■ **Working data**:
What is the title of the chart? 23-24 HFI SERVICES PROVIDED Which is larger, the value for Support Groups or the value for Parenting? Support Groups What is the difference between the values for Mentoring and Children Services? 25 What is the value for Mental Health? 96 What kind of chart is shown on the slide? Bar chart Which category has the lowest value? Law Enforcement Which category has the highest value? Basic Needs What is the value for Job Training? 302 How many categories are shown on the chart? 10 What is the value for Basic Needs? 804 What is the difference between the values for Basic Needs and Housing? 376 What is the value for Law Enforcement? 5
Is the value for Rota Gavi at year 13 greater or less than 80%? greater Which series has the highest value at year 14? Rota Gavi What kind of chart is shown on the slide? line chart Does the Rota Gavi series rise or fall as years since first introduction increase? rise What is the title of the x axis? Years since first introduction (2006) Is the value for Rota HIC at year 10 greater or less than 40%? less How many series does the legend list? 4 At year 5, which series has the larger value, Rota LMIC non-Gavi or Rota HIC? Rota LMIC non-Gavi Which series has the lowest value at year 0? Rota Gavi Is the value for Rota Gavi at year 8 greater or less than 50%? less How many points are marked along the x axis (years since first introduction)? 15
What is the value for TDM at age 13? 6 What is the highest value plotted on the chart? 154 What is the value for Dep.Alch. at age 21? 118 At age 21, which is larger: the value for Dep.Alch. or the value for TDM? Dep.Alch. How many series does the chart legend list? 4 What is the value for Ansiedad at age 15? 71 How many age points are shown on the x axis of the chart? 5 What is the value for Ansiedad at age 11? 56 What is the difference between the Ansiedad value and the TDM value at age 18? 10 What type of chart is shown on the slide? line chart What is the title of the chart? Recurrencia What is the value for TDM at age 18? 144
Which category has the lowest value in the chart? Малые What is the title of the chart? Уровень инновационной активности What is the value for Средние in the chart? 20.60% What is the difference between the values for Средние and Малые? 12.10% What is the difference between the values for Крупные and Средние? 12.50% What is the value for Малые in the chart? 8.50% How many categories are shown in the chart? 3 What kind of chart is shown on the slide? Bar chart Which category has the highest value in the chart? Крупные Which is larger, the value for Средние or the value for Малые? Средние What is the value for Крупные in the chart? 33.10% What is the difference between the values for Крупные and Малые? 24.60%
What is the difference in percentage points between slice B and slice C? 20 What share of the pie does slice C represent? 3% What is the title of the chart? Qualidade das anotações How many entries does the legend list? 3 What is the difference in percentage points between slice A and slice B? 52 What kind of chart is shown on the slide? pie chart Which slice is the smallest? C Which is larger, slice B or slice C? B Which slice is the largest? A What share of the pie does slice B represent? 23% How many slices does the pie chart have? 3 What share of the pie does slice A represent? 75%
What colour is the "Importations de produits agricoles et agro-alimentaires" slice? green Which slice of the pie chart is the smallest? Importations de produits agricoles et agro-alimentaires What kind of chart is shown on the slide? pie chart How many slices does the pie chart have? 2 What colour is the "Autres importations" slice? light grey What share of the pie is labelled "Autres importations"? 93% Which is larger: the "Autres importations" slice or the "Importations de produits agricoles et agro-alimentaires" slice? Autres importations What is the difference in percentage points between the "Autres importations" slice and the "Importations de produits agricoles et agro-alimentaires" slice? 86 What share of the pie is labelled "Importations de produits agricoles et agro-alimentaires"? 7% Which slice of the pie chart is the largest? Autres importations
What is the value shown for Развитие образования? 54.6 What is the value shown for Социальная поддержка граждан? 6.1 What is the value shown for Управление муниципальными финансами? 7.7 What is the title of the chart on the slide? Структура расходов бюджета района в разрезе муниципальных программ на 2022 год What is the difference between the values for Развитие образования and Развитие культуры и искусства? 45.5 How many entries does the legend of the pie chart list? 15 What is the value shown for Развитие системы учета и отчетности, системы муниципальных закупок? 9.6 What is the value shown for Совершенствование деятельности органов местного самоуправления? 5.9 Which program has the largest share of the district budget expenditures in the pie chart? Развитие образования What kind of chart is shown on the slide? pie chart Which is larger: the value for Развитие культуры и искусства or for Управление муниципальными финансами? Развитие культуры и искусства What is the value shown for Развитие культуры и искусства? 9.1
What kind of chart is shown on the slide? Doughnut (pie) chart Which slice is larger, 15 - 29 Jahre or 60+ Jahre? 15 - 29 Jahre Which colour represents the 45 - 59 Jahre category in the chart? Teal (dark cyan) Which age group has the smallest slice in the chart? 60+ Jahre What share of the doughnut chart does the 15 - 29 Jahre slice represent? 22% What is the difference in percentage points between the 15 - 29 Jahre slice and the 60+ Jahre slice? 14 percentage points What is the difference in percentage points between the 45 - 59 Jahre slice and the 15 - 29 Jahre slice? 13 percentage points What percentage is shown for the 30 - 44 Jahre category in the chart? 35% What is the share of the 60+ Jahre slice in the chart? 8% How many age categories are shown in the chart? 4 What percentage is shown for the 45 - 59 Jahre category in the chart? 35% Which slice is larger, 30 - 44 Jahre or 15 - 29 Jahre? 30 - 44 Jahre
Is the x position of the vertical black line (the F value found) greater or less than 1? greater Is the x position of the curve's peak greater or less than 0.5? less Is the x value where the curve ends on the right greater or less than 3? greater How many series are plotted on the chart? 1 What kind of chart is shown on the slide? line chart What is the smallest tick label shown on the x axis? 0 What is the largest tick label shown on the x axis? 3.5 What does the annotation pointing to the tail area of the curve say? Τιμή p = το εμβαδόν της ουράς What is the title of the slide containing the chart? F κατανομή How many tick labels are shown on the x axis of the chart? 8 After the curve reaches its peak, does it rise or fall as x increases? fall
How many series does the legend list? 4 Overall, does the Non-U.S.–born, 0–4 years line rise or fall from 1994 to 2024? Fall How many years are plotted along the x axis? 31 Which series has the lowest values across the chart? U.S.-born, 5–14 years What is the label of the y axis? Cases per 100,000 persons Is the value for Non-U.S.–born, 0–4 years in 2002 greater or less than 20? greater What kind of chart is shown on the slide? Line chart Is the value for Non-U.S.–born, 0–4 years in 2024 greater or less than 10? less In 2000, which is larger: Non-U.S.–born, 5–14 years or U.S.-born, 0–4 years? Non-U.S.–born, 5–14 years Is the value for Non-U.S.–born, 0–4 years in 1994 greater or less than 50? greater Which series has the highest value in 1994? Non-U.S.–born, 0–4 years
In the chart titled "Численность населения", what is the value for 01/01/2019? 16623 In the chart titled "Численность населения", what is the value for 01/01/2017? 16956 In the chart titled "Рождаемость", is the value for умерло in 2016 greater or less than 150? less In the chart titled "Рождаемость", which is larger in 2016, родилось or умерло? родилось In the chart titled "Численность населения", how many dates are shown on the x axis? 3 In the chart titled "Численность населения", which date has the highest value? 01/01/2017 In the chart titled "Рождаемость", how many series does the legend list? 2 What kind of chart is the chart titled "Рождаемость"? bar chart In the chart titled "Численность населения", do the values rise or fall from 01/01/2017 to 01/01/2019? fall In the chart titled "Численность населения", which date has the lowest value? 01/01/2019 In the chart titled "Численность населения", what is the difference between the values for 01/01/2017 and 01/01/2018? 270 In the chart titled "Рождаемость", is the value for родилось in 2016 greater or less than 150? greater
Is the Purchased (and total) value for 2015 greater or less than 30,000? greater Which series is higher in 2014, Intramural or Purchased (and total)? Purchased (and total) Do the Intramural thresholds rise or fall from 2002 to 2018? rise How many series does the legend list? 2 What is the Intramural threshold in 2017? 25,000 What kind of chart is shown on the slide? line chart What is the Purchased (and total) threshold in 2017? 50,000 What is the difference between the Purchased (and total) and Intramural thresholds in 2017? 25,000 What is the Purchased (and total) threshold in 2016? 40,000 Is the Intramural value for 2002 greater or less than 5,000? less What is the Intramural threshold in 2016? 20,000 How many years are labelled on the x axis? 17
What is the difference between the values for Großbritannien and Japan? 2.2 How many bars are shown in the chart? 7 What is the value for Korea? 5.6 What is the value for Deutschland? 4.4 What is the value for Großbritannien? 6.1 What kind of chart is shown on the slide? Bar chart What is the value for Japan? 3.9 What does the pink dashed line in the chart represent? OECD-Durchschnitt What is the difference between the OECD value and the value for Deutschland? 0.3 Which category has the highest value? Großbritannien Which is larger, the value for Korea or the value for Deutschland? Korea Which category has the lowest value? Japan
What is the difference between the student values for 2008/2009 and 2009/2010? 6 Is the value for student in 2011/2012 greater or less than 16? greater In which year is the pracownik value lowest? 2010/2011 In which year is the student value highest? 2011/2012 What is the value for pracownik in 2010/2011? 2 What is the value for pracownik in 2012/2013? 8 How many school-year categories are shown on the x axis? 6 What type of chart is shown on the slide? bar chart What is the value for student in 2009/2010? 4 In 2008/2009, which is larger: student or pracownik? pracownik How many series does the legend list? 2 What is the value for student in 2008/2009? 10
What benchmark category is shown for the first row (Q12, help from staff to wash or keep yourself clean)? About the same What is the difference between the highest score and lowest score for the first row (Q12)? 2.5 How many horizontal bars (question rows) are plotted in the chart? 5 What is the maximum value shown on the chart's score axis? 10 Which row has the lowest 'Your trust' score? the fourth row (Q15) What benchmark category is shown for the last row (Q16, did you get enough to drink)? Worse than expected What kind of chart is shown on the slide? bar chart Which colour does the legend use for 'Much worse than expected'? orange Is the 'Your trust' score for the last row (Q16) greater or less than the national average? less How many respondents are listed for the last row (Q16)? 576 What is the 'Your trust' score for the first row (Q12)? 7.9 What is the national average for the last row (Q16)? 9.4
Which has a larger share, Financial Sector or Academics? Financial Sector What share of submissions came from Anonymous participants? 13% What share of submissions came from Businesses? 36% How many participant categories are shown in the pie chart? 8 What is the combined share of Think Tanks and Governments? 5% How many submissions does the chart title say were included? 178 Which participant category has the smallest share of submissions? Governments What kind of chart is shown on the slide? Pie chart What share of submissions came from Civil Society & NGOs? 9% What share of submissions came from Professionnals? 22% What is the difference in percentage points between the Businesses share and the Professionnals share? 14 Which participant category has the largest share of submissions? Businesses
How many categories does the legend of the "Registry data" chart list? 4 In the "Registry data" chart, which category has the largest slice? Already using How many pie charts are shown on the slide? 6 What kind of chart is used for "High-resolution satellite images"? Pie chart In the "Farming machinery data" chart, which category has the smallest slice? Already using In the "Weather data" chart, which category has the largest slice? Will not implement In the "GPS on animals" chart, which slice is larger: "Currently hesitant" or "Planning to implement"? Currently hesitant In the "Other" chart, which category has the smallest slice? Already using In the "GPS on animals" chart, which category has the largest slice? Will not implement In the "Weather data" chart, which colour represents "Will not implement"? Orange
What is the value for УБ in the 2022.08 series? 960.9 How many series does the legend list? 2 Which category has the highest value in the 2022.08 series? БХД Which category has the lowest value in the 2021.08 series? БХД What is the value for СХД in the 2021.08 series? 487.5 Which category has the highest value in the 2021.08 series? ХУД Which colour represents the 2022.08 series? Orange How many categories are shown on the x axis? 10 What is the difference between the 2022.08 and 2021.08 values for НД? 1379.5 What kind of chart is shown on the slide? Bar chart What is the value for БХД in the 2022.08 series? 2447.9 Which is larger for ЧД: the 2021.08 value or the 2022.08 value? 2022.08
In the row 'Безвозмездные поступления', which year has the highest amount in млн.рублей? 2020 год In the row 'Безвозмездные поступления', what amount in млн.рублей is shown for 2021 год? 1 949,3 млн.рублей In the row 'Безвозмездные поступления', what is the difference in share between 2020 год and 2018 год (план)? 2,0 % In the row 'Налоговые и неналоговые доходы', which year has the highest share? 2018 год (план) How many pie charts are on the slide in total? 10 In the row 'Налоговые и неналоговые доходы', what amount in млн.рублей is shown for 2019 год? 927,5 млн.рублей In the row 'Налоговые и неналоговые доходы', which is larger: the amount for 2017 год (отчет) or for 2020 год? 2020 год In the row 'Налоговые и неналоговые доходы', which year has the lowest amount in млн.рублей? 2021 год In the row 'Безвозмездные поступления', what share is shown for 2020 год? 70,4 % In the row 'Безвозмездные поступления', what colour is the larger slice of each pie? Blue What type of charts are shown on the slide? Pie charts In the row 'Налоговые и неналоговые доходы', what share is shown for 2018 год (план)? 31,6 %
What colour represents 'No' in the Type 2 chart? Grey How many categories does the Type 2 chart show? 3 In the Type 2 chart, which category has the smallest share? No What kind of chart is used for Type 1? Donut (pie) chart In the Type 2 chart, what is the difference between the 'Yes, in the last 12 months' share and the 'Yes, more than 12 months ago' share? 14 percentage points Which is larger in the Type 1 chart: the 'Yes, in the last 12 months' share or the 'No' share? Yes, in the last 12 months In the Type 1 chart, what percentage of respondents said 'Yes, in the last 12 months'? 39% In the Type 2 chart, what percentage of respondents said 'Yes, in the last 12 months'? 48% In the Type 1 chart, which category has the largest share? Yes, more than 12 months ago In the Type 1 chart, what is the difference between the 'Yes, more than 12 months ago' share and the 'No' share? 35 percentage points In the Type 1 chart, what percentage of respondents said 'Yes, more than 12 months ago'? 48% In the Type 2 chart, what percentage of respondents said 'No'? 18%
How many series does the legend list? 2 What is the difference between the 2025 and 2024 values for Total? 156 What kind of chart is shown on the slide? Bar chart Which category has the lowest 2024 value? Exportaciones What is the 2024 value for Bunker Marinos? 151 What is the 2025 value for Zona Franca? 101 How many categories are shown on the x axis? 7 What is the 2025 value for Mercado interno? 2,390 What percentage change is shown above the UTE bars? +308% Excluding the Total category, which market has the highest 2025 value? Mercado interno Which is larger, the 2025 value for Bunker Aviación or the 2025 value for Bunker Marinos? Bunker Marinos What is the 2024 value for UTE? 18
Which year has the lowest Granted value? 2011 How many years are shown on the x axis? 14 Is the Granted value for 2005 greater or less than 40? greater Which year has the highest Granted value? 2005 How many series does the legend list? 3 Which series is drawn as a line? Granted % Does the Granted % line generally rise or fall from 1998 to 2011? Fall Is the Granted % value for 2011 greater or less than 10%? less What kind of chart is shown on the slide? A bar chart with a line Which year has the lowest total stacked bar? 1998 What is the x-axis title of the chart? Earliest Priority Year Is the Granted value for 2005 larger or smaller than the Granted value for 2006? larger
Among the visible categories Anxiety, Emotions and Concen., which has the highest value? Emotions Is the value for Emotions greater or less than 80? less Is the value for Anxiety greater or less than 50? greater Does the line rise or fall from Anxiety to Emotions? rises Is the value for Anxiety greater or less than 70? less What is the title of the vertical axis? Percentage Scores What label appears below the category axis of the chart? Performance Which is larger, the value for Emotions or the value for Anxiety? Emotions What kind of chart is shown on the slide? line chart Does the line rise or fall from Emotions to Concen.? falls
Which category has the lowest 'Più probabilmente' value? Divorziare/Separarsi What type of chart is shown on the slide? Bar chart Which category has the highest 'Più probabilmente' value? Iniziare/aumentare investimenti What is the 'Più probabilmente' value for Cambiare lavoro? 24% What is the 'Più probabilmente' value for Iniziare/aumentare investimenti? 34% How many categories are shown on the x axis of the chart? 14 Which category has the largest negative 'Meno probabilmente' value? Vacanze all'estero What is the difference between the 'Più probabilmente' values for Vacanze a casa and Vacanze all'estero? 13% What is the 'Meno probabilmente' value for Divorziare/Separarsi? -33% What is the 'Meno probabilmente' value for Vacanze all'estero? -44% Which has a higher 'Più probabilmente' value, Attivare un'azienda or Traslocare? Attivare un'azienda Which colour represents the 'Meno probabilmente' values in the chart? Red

■ **Assignment**: Reproduce word for word every item from the start of the items up to and including the line that contains "Is the value for Rota Gavi at year 13".

■ **Exercise solution**:
What is the title of the chart? 23-24 HFI SERVICES PROVIDED Which is larger, the value for Support Groups or the value for Parenting? Support Groups What is the difference between the values for Mentoring and Children Services? 25 What is the value for Mental Health? 96 What kind of chart is shown on the slide? Bar chart Which category has the lowest value? Law Enforcement Which category has the highest value? Basic Needs What is the value for Job Training? 302 How many categories are shown on the chart? 10 What is the value for Basic Needs? 804 What is the difference between the values for Basic Needs and Housing? 376 What is the value for Law Enforcement? 5
Is the value for Rota Gavi at year 13 greater or less than 80%? greater Which series has the highest value at year 14? Rota Gavi What kind of chart is shown on the slide? line chart Does the Rota Gavi series rise or fall as years since first introduction increase? rise What is the title of the x axis? Years since first introduction (2006) Is the value for Rota HIC at year 10 greater or less than 40%? less How many series does the legend list? 4 At year 5, which series has the larger value, Rota LMIC non-Gavi or Rota HIC? Rota LMIC non-Gavi Which series has the lowest value at year 0? Rota Gavi Is the value for Rota Gavi at year 8 greater or less than 50%? less How many points are marked along the x axis (years since first introduction)? 15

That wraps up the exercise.